Karaman hakkında onlarca yazı yazdım. Bunlar, İKEV’İN efsane başkanı (adını hiçbir parasal şaibeye karıştırmadan dev bir eser ortaya koyan ve arkasından kimsenin kötü diyemeyişinden dolayı efsanedir.) Suat SÖZER kardeşimin teşvikleri ile oldu. Bu yazılar, her yıl bir kitap yayınlayıp bedava dağıtan, arkadaşlığı ile gurur duyduğum Rıfkı BOYNUKALIN sayesinde kitap haline getirildi.  

Şimdiki bu eser ise kendim ile yüzleşmek ve bir son söz fırsatı oldu diyebilirim.

Aziz NESİN soyadını nasıl aldığını şöyle anlatır; herkes harıl harıl kendine soyadı arıyordu. Fareyi görünce masanın üstüne çıkan adam CESUR, cebinde beş kuruşu olmayan gariban ZENGİN soyadını alıyordu. Buna ilaveten şöyle Türk böyle Türk böbürlenmeleri gırla gidiyordu. Ben kendime sordum “Yahu Aziz sen nesin, bir cevap bulmadım ama belki ilerde bulurum diye NESİN soyadını aldım.”

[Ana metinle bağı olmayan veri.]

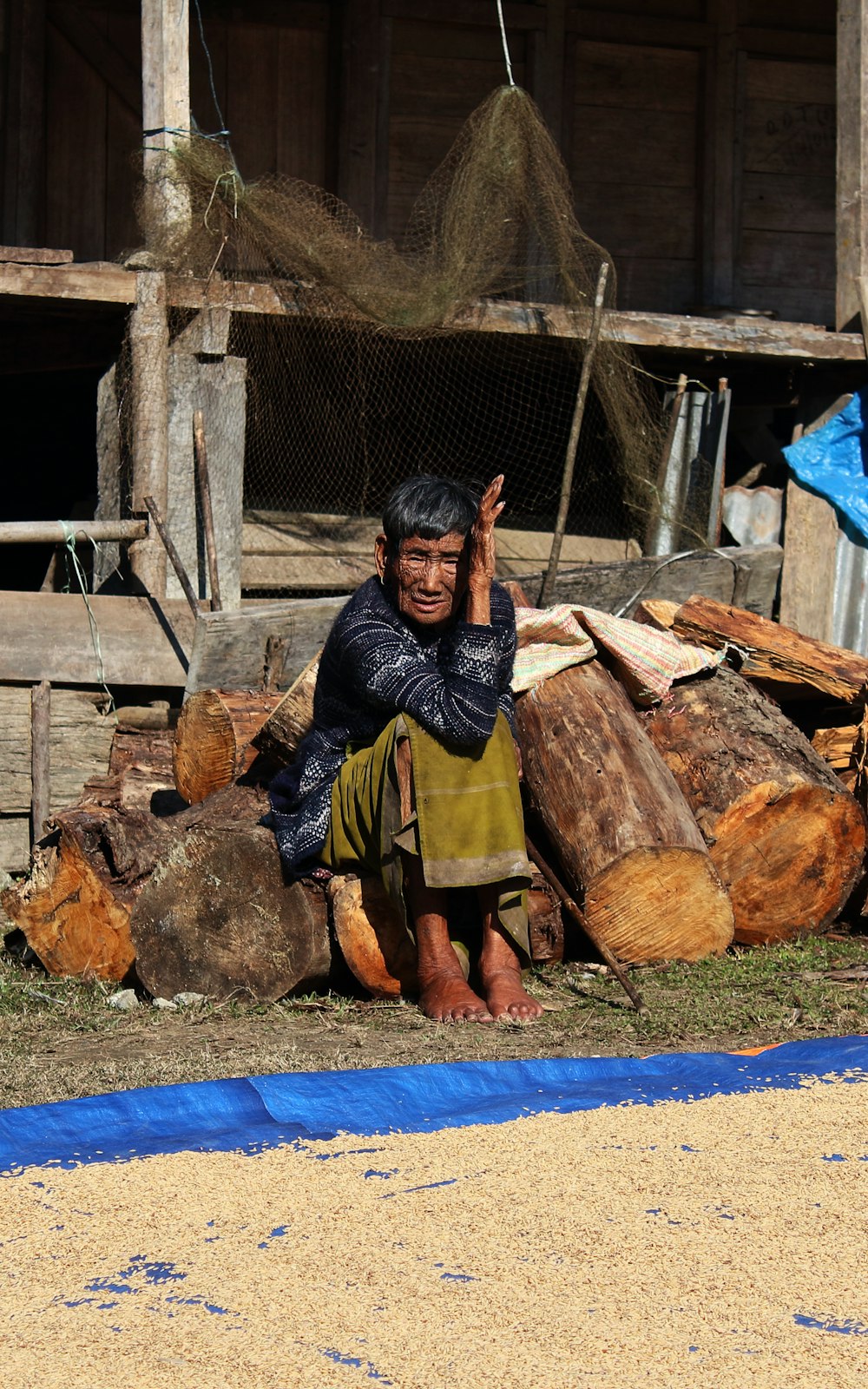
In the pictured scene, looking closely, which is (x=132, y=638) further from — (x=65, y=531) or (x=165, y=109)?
(x=165, y=109)

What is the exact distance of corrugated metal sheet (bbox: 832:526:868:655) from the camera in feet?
24.2

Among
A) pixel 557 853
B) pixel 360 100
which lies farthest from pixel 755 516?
pixel 557 853

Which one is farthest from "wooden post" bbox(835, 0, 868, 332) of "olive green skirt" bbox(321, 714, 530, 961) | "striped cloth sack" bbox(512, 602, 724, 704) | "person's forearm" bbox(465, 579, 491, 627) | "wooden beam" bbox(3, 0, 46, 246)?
"wooden beam" bbox(3, 0, 46, 246)

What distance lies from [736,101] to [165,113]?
433cm

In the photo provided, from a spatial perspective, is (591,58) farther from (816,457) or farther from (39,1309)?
(39,1309)

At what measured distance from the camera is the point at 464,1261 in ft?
7.25

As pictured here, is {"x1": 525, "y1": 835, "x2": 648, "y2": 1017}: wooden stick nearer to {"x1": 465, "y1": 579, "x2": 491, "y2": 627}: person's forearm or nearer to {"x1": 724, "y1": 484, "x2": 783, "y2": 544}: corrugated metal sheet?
{"x1": 465, "y1": 579, "x2": 491, "y2": 627}: person's forearm

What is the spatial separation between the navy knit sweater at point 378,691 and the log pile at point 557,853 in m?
0.14

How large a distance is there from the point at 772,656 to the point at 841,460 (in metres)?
2.42

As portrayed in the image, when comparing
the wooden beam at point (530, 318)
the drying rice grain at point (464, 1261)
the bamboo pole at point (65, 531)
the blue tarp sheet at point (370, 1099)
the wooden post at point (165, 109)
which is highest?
the wooden post at point (165, 109)

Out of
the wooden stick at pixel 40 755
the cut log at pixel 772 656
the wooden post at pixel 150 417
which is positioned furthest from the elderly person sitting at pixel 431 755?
the wooden post at pixel 150 417

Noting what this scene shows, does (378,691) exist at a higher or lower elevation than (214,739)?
higher

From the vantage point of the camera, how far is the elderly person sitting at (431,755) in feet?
12.5

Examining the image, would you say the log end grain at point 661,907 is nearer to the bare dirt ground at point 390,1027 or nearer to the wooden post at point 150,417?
the bare dirt ground at point 390,1027
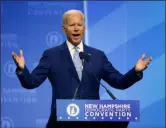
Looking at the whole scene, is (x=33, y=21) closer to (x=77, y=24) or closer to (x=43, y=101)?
(x=43, y=101)

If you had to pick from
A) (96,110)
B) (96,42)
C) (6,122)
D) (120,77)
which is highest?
(96,42)

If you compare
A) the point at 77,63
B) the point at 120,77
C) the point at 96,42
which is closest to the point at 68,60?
the point at 77,63

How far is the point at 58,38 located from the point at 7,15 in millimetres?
531

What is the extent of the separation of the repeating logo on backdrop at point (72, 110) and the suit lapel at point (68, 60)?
0.25m

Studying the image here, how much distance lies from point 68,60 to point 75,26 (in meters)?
0.16

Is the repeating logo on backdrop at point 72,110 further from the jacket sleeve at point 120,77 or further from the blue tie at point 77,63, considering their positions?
the jacket sleeve at point 120,77

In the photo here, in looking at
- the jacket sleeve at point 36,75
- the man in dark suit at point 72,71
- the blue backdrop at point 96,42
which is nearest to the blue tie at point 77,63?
the man in dark suit at point 72,71

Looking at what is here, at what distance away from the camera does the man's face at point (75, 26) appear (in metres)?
1.99

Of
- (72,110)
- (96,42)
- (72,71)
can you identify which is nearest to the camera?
(72,110)

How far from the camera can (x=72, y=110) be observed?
1709 millimetres

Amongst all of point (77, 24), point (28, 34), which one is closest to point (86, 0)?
point (28, 34)

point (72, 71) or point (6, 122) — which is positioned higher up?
point (72, 71)

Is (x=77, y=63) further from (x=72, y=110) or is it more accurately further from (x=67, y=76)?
(x=72, y=110)

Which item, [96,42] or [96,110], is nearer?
[96,110]
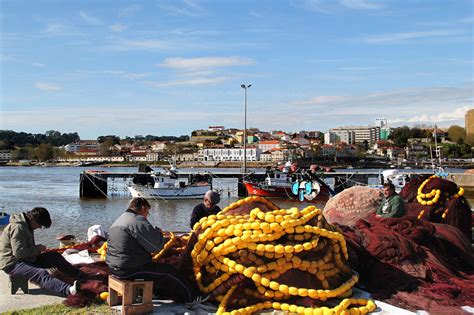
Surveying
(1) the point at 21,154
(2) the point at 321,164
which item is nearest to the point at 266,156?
(2) the point at 321,164

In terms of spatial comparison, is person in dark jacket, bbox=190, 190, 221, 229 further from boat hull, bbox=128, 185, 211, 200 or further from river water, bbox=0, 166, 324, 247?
boat hull, bbox=128, 185, 211, 200

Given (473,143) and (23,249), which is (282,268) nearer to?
(23,249)

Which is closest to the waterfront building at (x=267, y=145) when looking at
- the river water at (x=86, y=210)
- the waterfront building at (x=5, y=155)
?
the waterfront building at (x=5, y=155)

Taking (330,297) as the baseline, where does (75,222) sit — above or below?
below

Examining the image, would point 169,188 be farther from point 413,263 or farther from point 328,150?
point 328,150

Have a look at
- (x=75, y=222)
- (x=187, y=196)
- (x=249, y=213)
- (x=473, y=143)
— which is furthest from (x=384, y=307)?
(x=473, y=143)

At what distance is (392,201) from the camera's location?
26.7 ft

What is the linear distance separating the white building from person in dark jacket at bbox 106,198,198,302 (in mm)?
167716

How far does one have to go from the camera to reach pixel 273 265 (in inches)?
221

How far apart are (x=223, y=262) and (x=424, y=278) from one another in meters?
2.42

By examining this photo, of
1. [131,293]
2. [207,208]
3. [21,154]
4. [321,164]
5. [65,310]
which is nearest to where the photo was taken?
[131,293]

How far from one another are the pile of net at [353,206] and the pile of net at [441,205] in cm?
57

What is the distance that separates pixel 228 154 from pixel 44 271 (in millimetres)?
170302

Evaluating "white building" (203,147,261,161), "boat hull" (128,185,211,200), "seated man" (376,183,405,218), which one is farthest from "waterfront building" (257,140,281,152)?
"seated man" (376,183,405,218)
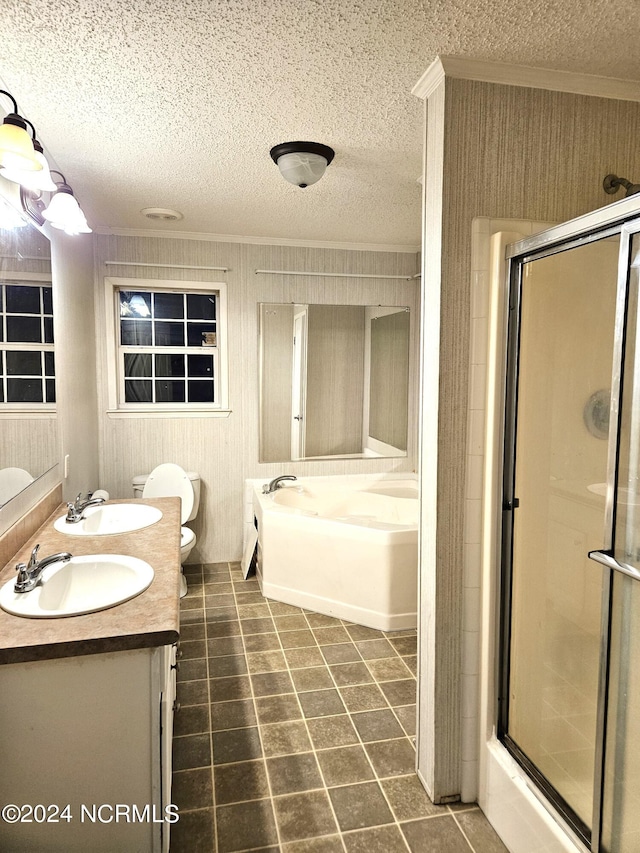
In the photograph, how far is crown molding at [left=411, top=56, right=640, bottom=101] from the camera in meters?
1.74

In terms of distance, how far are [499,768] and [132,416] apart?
10.4 ft

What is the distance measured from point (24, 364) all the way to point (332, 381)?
2.65 m

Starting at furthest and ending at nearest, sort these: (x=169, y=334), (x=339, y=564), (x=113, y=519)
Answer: (x=169, y=334) < (x=339, y=564) < (x=113, y=519)

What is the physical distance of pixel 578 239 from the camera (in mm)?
1537

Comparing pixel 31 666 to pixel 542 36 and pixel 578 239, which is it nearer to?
pixel 578 239

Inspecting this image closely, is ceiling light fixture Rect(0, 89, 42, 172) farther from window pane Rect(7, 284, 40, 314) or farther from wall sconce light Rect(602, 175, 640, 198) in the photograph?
wall sconce light Rect(602, 175, 640, 198)

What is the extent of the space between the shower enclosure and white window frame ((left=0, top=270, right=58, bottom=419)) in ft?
5.54

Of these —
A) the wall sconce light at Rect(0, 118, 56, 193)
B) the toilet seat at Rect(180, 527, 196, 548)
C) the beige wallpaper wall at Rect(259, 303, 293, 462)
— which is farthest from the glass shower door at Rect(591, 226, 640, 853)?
the beige wallpaper wall at Rect(259, 303, 293, 462)

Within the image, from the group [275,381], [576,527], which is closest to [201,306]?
[275,381]

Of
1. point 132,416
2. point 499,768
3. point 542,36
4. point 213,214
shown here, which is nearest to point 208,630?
point 132,416

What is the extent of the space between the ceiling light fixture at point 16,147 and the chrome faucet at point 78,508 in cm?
139

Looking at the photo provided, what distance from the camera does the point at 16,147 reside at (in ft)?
4.90

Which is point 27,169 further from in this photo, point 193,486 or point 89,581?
point 193,486

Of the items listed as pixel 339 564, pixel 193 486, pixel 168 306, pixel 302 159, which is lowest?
pixel 339 564
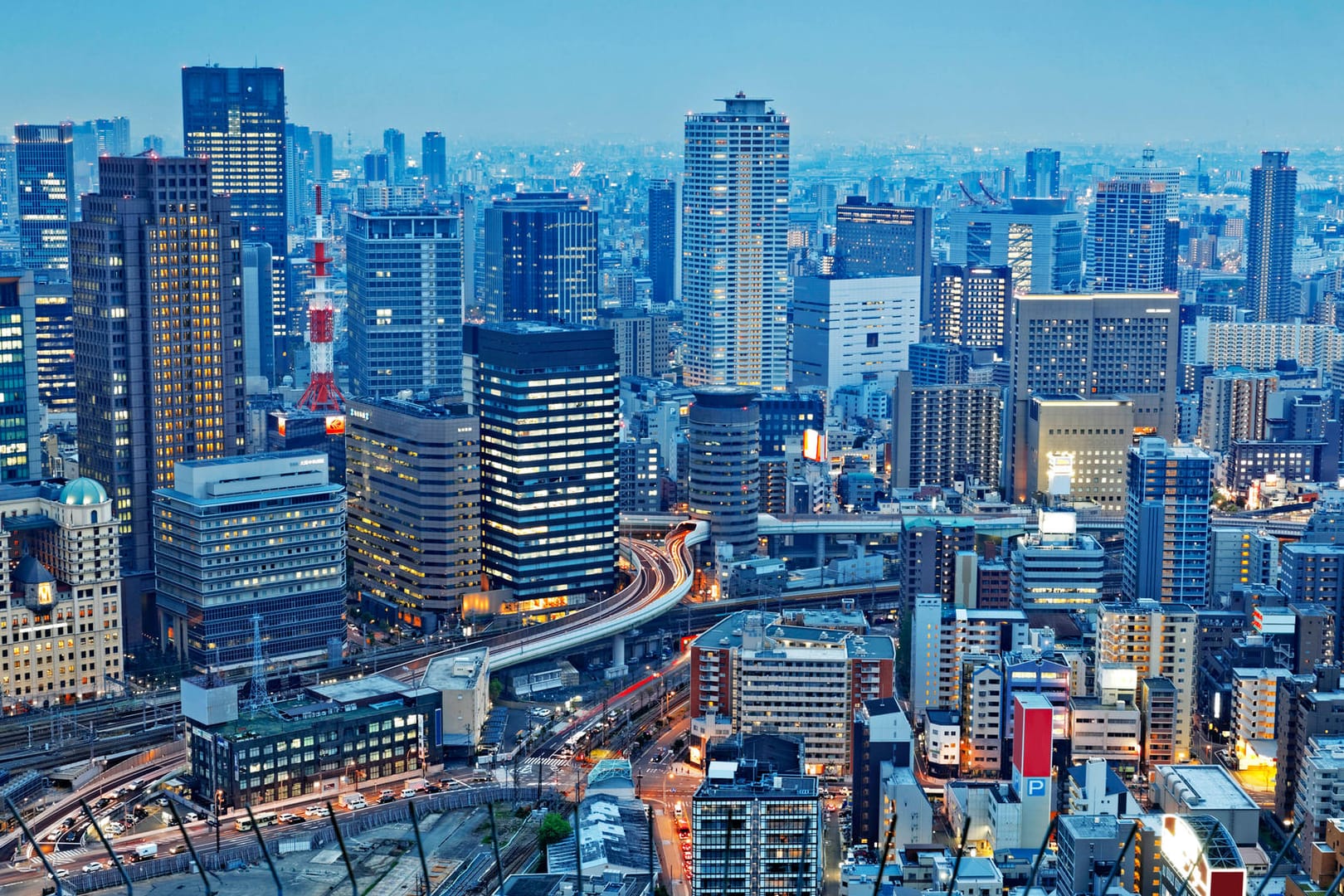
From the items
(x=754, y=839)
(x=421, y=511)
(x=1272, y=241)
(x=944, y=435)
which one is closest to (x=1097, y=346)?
(x=944, y=435)

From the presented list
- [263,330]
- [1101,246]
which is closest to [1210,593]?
[263,330]

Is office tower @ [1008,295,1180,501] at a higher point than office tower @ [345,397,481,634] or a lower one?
higher

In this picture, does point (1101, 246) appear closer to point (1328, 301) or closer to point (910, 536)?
point (1328, 301)

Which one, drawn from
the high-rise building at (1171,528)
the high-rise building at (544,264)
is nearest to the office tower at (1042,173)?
the high-rise building at (544,264)

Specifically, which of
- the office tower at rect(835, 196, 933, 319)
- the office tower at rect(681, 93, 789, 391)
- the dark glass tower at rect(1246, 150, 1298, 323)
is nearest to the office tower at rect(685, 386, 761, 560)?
the office tower at rect(681, 93, 789, 391)

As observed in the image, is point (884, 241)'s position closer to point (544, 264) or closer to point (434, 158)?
point (544, 264)

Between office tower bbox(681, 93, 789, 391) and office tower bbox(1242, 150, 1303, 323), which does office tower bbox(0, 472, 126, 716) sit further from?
office tower bbox(1242, 150, 1303, 323)

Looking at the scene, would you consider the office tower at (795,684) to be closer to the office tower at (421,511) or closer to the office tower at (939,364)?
the office tower at (421,511)
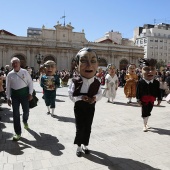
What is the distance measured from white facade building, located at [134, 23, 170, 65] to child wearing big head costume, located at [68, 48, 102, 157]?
6567 cm

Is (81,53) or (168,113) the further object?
(168,113)

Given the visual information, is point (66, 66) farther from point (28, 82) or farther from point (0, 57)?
point (28, 82)

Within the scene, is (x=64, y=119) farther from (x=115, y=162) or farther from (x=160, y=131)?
(x=115, y=162)

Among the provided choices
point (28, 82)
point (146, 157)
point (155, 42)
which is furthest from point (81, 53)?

Şimdi aynı soruyu kendime soruyorum. Sami Yaşar ÖLÇER sen kimsin?

Bu sorunun cevabını rahmetli Erdal İNÖNÜ hatıralarında vermiş benim adıma’’ben felsefe okumak istiyordum. Babam razı olmadı fizik okudum. Ama aklım hep felsefede kaldı. Filozofları incelediğimde anladım ki ben bir ‘’HİÇİM.’’

Bunu anladıktan sonra hiç hiddetlenemedim, yumruğumu masaya hiç vuramadım, sesimi hiç yükseltemedim. Çantamı kimseye taşıtmadım ve arabamın kapısını kendim açtım. Onun için politikada hiç başarılı olamadım.’’

İşte bende amirlik yaptığım her makamda hiç bağıramadım. Odacımın ve şoförümün isminin sonuna hep bey sıfatını ekledim. Hiddetleneceğim sırada onlardan biri olan babam aklıma geldi ve hep sustum.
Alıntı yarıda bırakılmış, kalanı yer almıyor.